## Task goal
Please retype the lines below word for word, leaving out the pictures.

## Recorded information
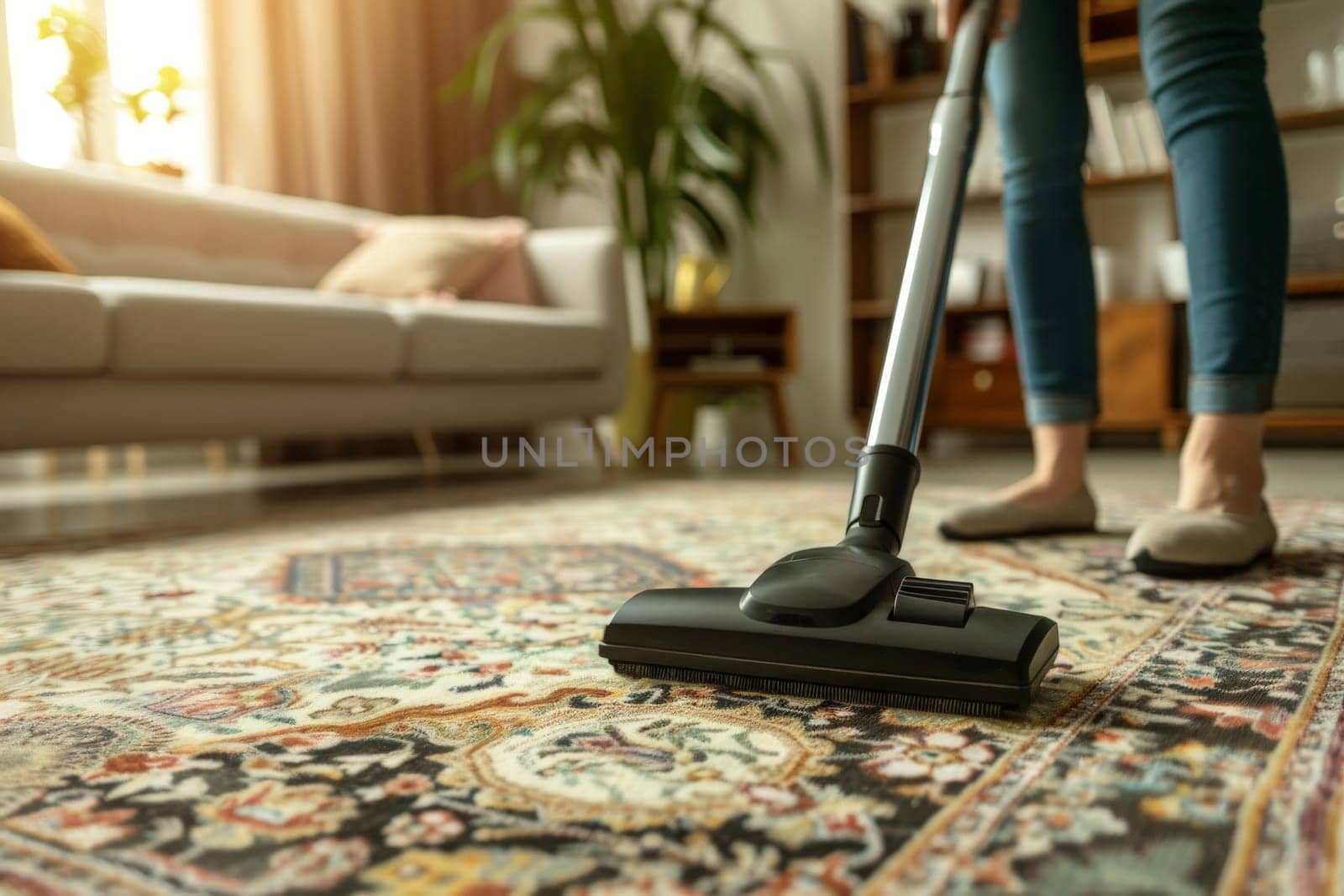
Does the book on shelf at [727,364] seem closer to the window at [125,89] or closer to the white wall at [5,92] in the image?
the window at [125,89]

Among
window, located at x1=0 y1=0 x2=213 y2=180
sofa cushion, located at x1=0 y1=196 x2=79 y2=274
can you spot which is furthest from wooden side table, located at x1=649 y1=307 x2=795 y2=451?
sofa cushion, located at x1=0 y1=196 x2=79 y2=274

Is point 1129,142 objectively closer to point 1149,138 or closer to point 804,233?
point 1149,138

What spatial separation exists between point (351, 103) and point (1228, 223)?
299 cm

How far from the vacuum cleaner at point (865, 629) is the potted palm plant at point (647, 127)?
2.45 metres

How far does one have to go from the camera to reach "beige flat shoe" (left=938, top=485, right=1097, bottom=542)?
120 cm

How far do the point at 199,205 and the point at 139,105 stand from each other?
1.86 feet

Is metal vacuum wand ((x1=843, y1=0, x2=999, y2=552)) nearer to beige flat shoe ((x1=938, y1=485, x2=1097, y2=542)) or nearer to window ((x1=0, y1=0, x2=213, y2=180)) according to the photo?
beige flat shoe ((x1=938, y1=485, x2=1097, y2=542))

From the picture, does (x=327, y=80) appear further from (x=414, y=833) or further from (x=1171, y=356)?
(x=414, y=833)

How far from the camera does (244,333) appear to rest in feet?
5.81

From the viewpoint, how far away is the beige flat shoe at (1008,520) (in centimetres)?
120

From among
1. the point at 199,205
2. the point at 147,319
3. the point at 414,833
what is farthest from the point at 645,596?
the point at 199,205

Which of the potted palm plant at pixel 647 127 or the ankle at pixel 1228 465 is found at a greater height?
the potted palm plant at pixel 647 127

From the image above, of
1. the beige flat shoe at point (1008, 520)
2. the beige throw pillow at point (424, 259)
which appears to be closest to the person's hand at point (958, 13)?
the beige flat shoe at point (1008, 520)

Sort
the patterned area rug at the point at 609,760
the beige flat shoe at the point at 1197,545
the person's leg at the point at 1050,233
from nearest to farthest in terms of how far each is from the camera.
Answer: the patterned area rug at the point at 609,760, the beige flat shoe at the point at 1197,545, the person's leg at the point at 1050,233
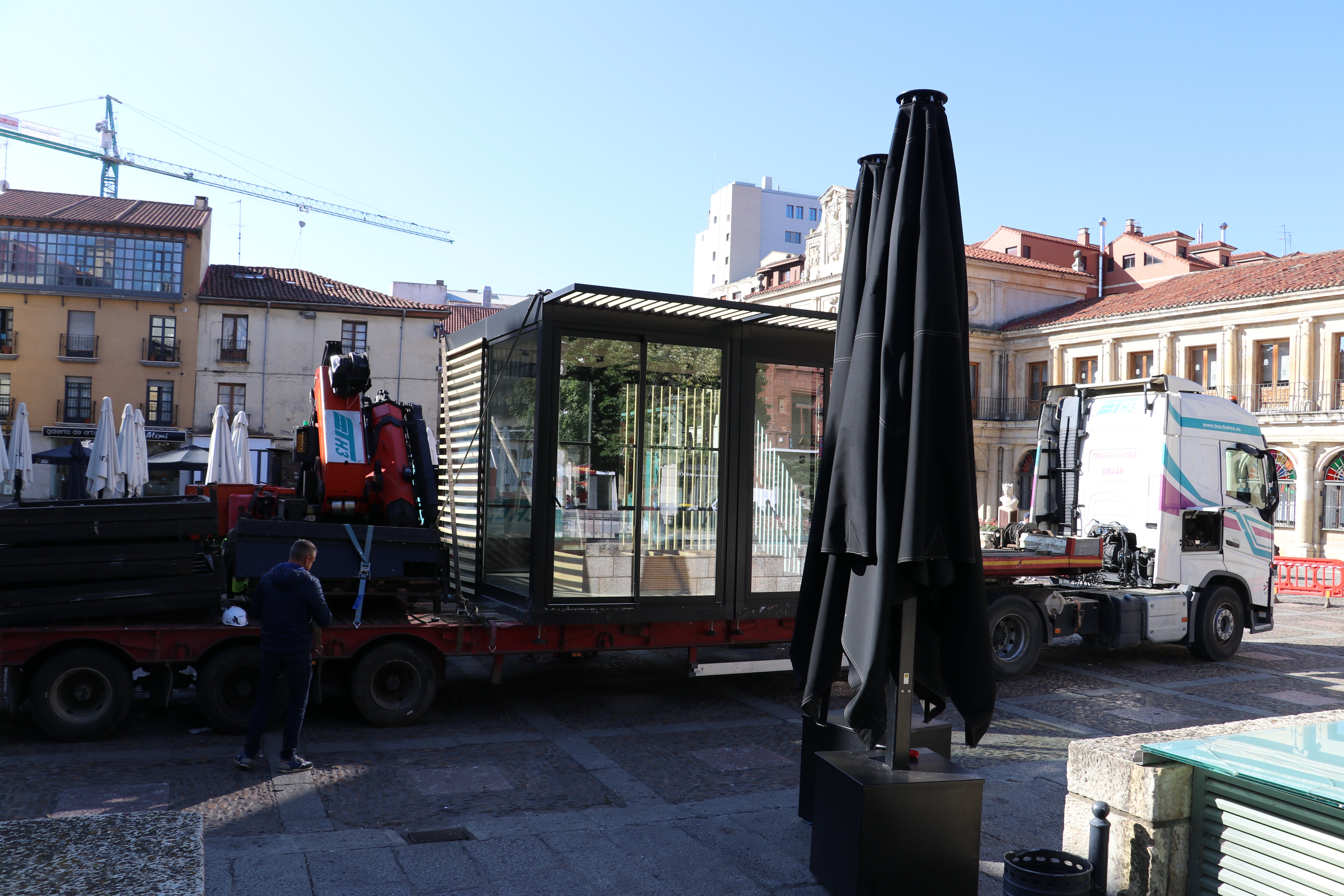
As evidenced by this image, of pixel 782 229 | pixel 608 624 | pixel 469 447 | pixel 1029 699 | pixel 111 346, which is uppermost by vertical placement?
pixel 782 229

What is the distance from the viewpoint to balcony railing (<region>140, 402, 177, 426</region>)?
40.0 m

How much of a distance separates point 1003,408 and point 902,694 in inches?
1771

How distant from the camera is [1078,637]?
13.4m

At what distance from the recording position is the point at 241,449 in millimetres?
19406

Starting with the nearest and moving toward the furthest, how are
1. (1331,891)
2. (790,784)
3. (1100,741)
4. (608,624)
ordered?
(1331,891)
(1100,741)
(790,784)
(608,624)

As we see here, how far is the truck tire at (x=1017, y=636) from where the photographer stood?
1096 centimetres

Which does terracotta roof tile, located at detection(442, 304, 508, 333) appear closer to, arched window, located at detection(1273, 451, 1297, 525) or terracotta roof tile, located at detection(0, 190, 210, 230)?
terracotta roof tile, located at detection(0, 190, 210, 230)

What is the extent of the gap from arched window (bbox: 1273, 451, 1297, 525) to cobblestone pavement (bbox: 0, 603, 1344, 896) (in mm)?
27765

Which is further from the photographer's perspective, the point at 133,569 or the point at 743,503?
the point at 743,503

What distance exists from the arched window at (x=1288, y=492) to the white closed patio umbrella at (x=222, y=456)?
33241 mm

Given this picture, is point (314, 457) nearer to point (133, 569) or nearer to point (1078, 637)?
point (133, 569)

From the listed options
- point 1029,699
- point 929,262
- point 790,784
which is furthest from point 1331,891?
point 1029,699

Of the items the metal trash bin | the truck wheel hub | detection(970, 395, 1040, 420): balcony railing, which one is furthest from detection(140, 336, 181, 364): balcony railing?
the metal trash bin

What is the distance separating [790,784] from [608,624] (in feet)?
7.94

## The answer
Does the book on shelf at [727,364] seem closer to the window at [125,89] or closer to the white wall at [5,92] in the image?
the window at [125,89]

Among
window, located at x1=0 y1=0 x2=213 y2=180
sofa cushion, located at x1=0 y1=196 x2=79 y2=274
can you spot which is furthest from wooden side table, located at x1=649 y1=307 x2=795 y2=451?
sofa cushion, located at x1=0 y1=196 x2=79 y2=274

Is point 1129,142 objectively closer to point 1149,138 or closer to point 804,233?
point 1149,138

What spatial separation exists between point (351, 103) and point (1228, 223)?
299 cm

How far from the vacuum cleaner at point (865, 629) is the potted palm plant at point (647, 127)?
2.45 metres

How far does one have to go from the camera to reach "beige flat shoe" (left=938, top=485, right=1097, bottom=542)?
120 cm

How far do the point at 199,205 and the point at 139,105 stand from each other?
1.86 feet

Is metal vacuum wand ((x1=843, y1=0, x2=999, y2=552)) nearer to beige flat shoe ((x1=938, y1=485, x2=1097, y2=542)) or nearer to window ((x1=0, y1=0, x2=213, y2=180)) according to the photo?
beige flat shoe ((x1=938, y1=485, x2=1097, y2=542))

From the picture, does (x=327, y=80) appear further from (x=414, y=833) or further from (x=1171, y=356)?
(x=414, y=833)

How far from the camera does (244,333) appear to rest in feet?
5.81

From the viewpoint, how far away is the beige flat shoe at (1008,520) (in centimetres)?
120

From among
1. the point at 199,205
2. the point at 147,319
3. the point at 414,833
what is farthest from the point at 645,596?
the point at 199,205

Which of the potted palm plant at pixel 647 127 or the ankle at pixel 1228 465 is found at a greater height?
the potted palm plant at pixel 647 127

From the image above, of
1. the beige flat shoe at point (1008, 520)
2. the beige throw pillow at point (424, 259)
which appears to be closest to the person's hand at point (958, 13)?
the beige flat shoe at point (1008, 520)

Sort
the patterned area rug at the point at 609,760
the beige flat shoe at the point at 1197,545
the person's leg at the point at 1050,233
from nearest to farthest in terms of how far each is from the camera.
Answer: the patterned area rug at the point at 609,760, the beige flat shoe at the point at 1197,545, the person's leg at the point at 1050,233
As evidenced by this image, of pixel 782 229 | pixel 608 624 | pixel 469 447 | pixel 1029 699 | pixel 111 346, which is uppermost by vertical placement?
pixel 782 229

What is the distance from the viewpoint to balcony railing (<region>140, 402, 177, 426</region>)?
40.0 m

How much of a distance separates point 1003,408 and point 902,694 in inches?
1771

How distant from the camera is [1078,637]?
13.4m

At what distance from the recording position is the point at 241,449 in millimetres?
19406

Starting with the nearest and moving toward the furthest, how are
1. (1331,891)
2. (790,784)
3. (1100,741)
4. (608,624)
ordered?
(1331,891)
(1100,741)
(790,784)
(608,624)

As we see here, how far is the truck tire at (x=1017, y=636) from where the photographer stood?
1096 centimetres

Which does terracotta roof tile, located at detection(442, 304, 508, 333) appear closer to, arched window, located at detection(1273, 451, 1297, 525) or terracotta roof tile, located at detection(0, 190, 210, 230)?
terracotta roof tile, located at detection(0, 190, 210, 230)

What is the extent of the gap from arched window (bbox: 1273, 451, 1297, 525) to cobblestone pavement (bbox: 0, 603, 1344, 896) (in mm)?
27765

Which is further from the photographer's perspective, the point at 133,569 or the point at 743,503?
the point at 743,503

What distance exists from the arched window at (x=1288, y=492) to the white closed patio umbrella at (x=222, y=456)?
33241 mm

Given this picture, is point (314, 457) nearer to point (133, 569) or nearer to point (1078, 637)?
point (133, 569)

From the listed options
- point 1029,699
- point 929,262
- point 790,784
which is furthest from point 1331,891?
point 1029,699

Of the items the metal trash bin | the truck wheel hub | detection(970, 395, 1040, 420): balcony railing, which one is furthest from detection(140, 336, 181, 364): balcony railing?
the metal trash bin

What is the distance separating [790,784] from [608,624] (in feet)?
7.94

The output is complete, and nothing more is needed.